I began writing her poems as well, mostly in French and stolen from Nizar Qabbani; French or Spanish poetry seemed dry to me, not flowery enough. I always ended my missives with a verse,
Love, my love, is a beautiful poem embellished on the moon, and so on. Judit was more discreet about her feelings, but I sensed, in her emails which were sometimes in French, sometimes in Arabic, that she appreciated our correspondence; she told me about her life in Barcelona, her everyday routine, her annoyance with the stupidity of her classes, her boredom at the university, where the professors themselves seemed to scorn the texts they taught as if they were a dead language like Latin. Through her, I began to hate these puny Arabic scholars in colonial shorts who every day regretted the fact that Spain had for a few centuries been Arabic, sighing over Andalusian texts in which they saw nothing but lexical difficulty. She told me look, we’re studying such-or-such a poem by Ibn Zaydún, such-or-such a fragment by Ibn Hazm whom they called Abenhazam, and I would rush to a bookstore to find the book in question; most of the time it was a wonder to me, a jewel from another time whose Arabic filled my mouth and eardrums with unprecedented pleasure. Despite the dead poilus and Casanova, I felt very Arabic thanks to Judit; I followed her studies from day to day: she would ask me grammar questions, I would open the grammar books and classical commentators to find an answer for her; she heard of an author and the next day I would send her an annotated file with extracts and summaries.
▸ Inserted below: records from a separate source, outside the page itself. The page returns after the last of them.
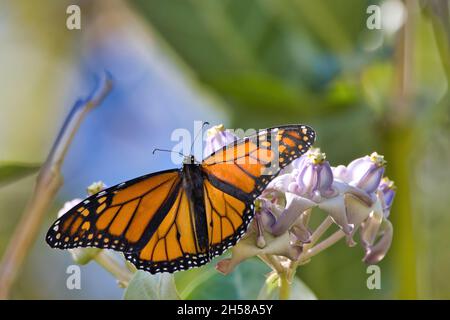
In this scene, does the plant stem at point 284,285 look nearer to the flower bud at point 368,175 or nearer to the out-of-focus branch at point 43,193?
the flower bud at point 368,175

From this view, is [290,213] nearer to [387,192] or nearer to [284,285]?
[284,285]

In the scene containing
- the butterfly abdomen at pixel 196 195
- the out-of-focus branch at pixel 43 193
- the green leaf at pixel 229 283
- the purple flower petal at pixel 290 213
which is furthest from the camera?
the green leaf at pixel 229 283

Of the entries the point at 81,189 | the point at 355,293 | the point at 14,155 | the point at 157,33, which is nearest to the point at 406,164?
the point at 355,293

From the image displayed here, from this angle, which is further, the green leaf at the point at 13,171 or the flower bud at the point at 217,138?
the flower bud at the point at 217,138

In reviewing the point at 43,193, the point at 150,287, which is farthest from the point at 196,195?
the point at 43,193

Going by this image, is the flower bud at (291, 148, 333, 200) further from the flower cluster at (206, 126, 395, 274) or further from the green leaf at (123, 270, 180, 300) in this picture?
the green leaf at (123, 270, 180, 300)

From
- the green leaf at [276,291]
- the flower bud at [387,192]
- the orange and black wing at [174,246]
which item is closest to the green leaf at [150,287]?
the orange and black wing at [174,246]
Of course, these activities were incompatible with my co-renters’ way of life, who had been unearthed by a kind of syndicate of French companies, which tried as much as possible to facilitate lodging for their personnel; Adel, Yacine, and Walid all came from Casablanca, they were “skilled technicians” and worked in an automobile parts factory, on the assembly line. Every night they saw me immersed in my files of dead soldiers or in my books, and took me for a madman. Sometimes they’d shout Lakhdar khouya, you’re going to make yourself deaf and blind, it’s worse than masturbation, all that, come out for a spin in the open air, you’ll see some girls! No no, he’ll just see the sea, but that can’t hurt him! Moulay Lakhdar, you’re pale as prepubescent underwear, come inhale the exhaust from our car! And they’d end up leaving, earpiece in place, for Tangier and its delights, cruising with the music at full blast for hours till they ended up stuffing their faces with hamburgers around midnight, coming home brimming with excitement, and sprawling in front of the TV smoking joint after joint before returning to the factory the next day.